(SUPPLIED DATA Opens)

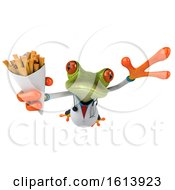November 10th, 2018: Clipart Of A 3d Green Doctor Frog On A White Background Royalty Free Illustration by Julos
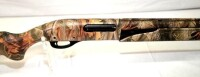 REMINGTON 870 SUPER MAG SHOTGUN - 12 GAUGE - PUMP - 4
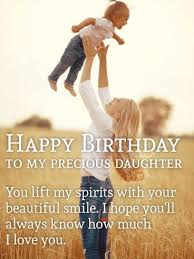 Beautiful Quotes For Daughters Birthday Best of Happy Birthday Daughter Images Birthday Quotes For My Little Girl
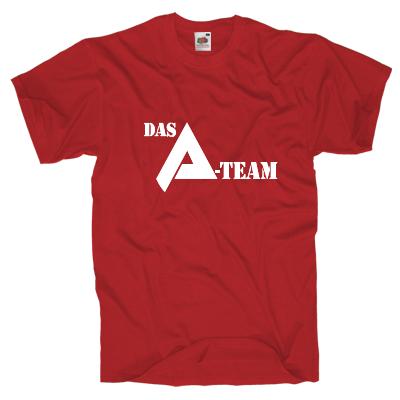 Das A-Team T-Shirt Shirt online mit dem Shirtdesigner gestalten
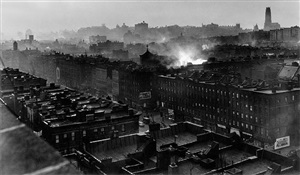 harlem rooftops, harlem, new york by gordon parks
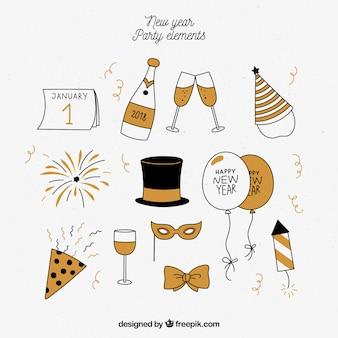Ensemble d'éléments de fête de nouvel an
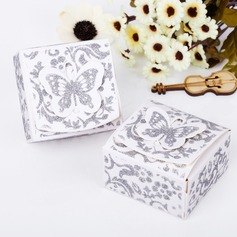 Farfalla Top Cuboide Scatole di Favore (set di 12) (050039695)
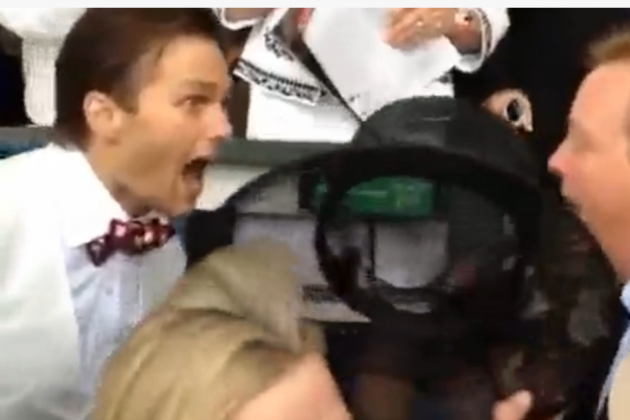 Kentucky Derby 2013 Video: Watch Tom Brady Celebrate Orb's Win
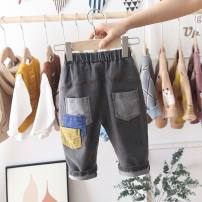 trousers Other / other neutral 80cm,90cm,100cm,110cm,120cm,130cm,140cm spring and autumn trousers No model Sports pants Tether High waist chemical fiber Open crotch Class A * 3 months, 12 months, 6 months, 9 months, 18 months, 2 years old, 3 years old, 4 years old, 5 years old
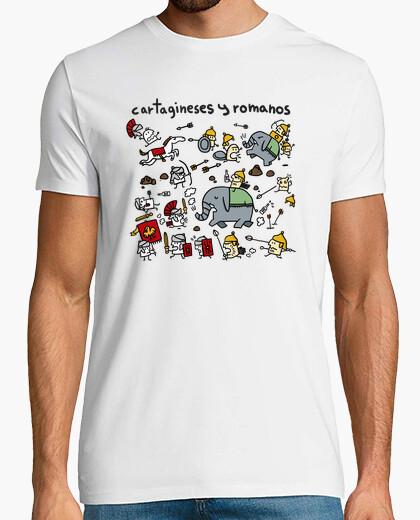 Tee-shirt carthaginois et les romains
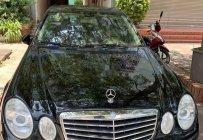 Bán xe Mercedes E280 sản xuất năm 2004, màu đen, giá tốt giá 268 triệu tại Vĩnh Phúc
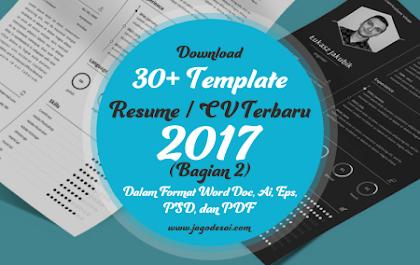 Download 30+ Template Resume (CV) Terbaru dan Terbaik 2017 Format Word (Bagian 2)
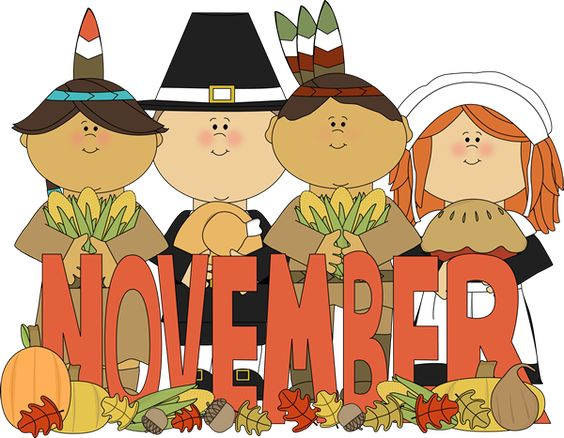 Month of November pilgrims and Indians..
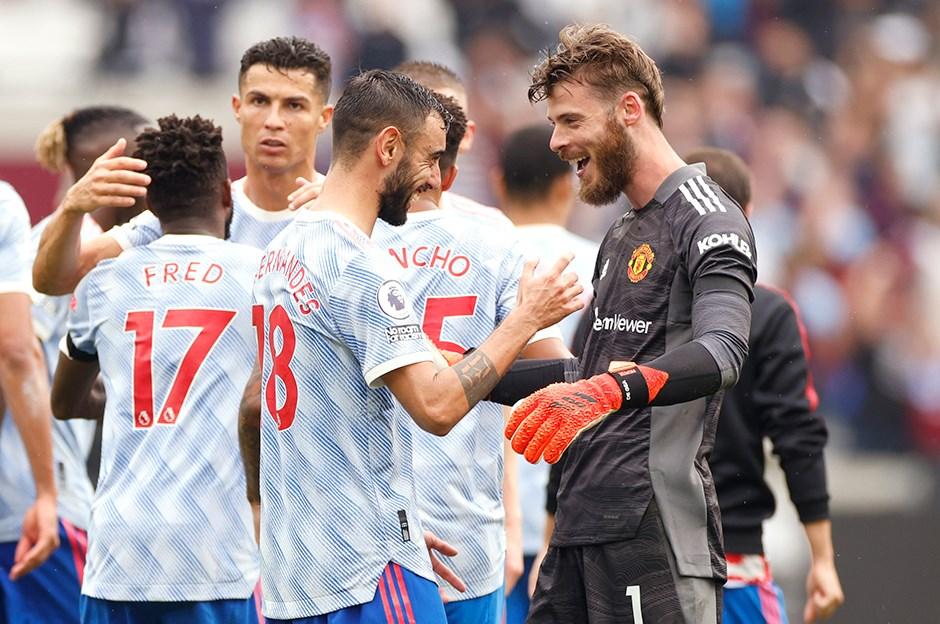 West Ham United: 1 - Manchester United: 2   Maç sonucu   NTVSpor.net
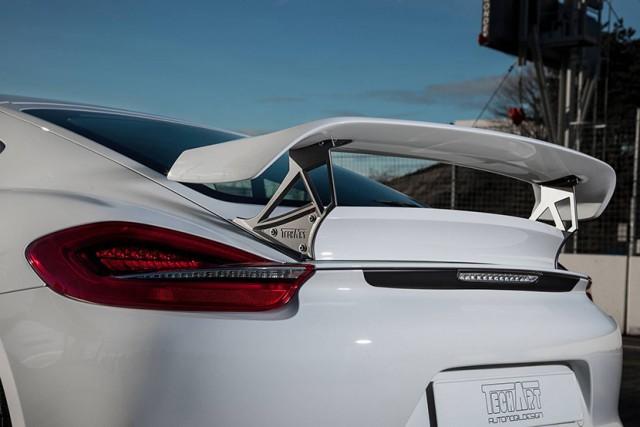 TechArt actualiza su paquete de rendimiento exclusivo del Porsche Cayman 1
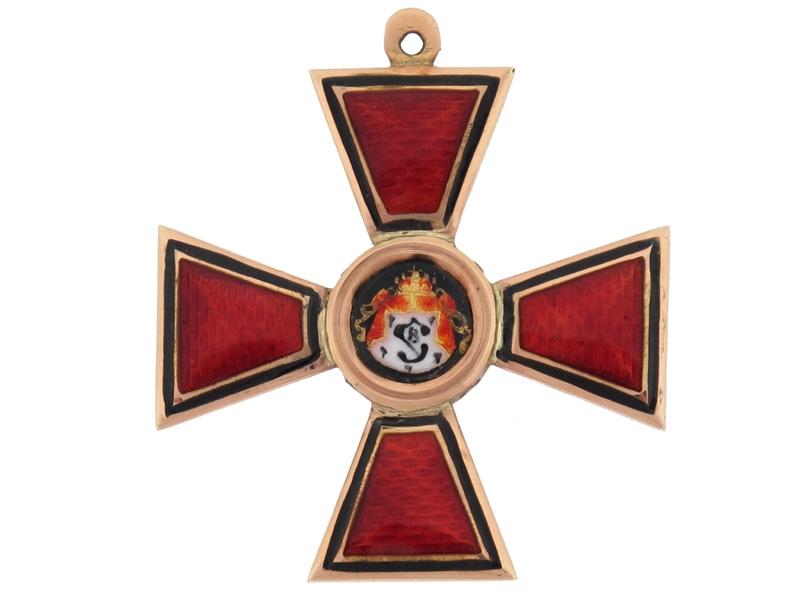 Order of St. Vladimir without Swords - 4th Class
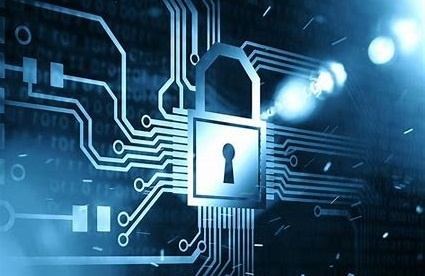 Palo Alto Networks fixes Critical PAN-OS vulnerability (CVE-2020-2040)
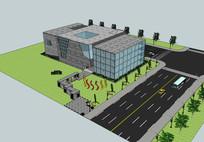 现代城市规划展览馆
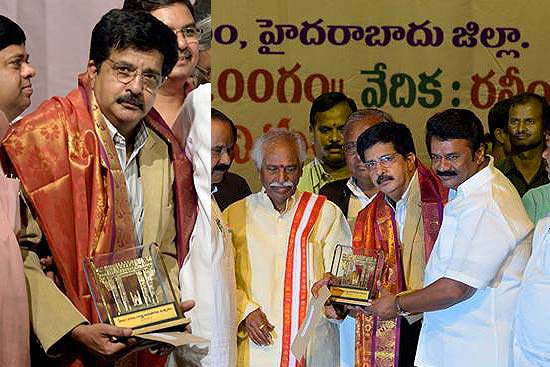 P. Anil Kumar, Renowned Photojournalist and Outlook Contributor, Awarded by Telangana Govt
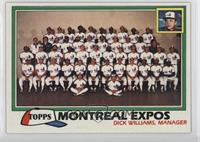 Team Checklist - Montreal Expos
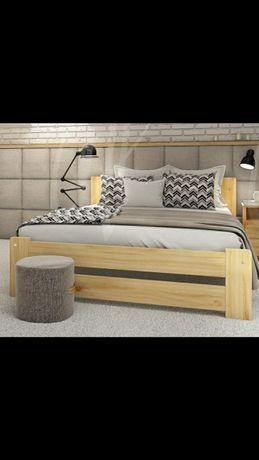 Łóżko 90x200 z materacem łodzieżowe dla dorosłych. Producent od ręki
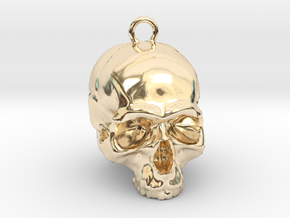 Skull Pendant 2 in 14k Gold Plated Brass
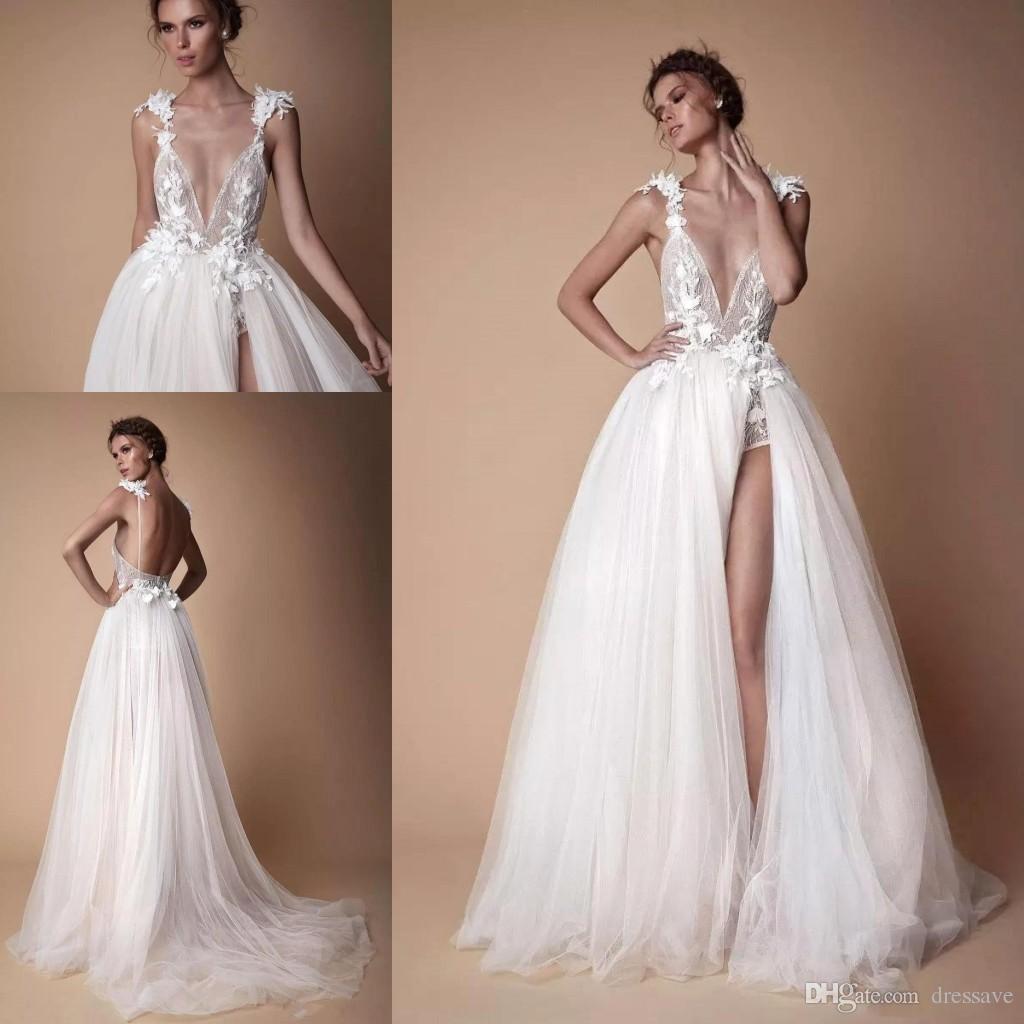 Wholesale Beach Wedding Dresses Slits - Buy Cheap in Bulk from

(SUPPLIED DATA Closes)

• [TASK INSTRUCTIONS]: Only the lines from the one containing "Beautiful Quotes For" through the last line of the data above, both included, belong in the reply, each restated exactly and without pictures.

• [RESULT]:
 Beautiful Quotes For Daughters Birthday Best of Happy Birthday Daughter Images Birthday Quotes For My Little Girl
 Das A-Team T-Shirt Shirt online mit dem Shirtdesigner gestalten
 harlem rooftops, harlem, new york by gordon parks
Ensemble d'éléments de fête de nouvel an
 Farfalla Top Cuboide Scatole di Favore (set di 12) (050039695)
 Kentucky Derby 2013 Video: Watch Tom Brady Celebrate Orb's Win
 trousers Other / other neutral 80cm,90cm,100cm,110cm,120cm,130cm,140cm spring and autumn trousers No model Sports pants Tether High waist chemical fiber Open crotch Class A * 3 months, 12 months, 6 months, 9 months, 18 months, 2 years old, 3 years old, 4 years old, 5 years old
 Tee-shirt carthaginois et les romains
 Bán xe Mercedes E280 sản xuất năm 2004, màu đen, giá tốt giá 268 triệu tại Vĩnh Phúc
 Download 30+ Template Resume (CV) Terbaru dan Terbaik 2017 Format Word (Bagian 2)
 Month of November pilgrims and Indians..
 West Ham United: 1 - Manchester United: 2   Maç sonucu   NTVSpor.net
 TechArt actualiza su paquete de rendimiento exclusivo del Porsche Cayman 1
 Order of St. Vladimir without Swords - 4th Class
 Palo Alto Networks fixes Critical PAN-OS vulnerability (CVE-2020-2040)
 现代城市规划展览馆
 P. Anil Kumar, Renowned Photojournalist and Outlook Contributor, Awarded by Telangana Govt
 Team Checklist - Montreal Expos
 Łóżko 90x200 z materacem łodzieżowe dla dorosłych. Producent od ręki
 Skull Pendant 2 in 14k Gold Plated Brass
 Wholesale Beach Wedding Dresses Slits - Buy Cheap in Bulk from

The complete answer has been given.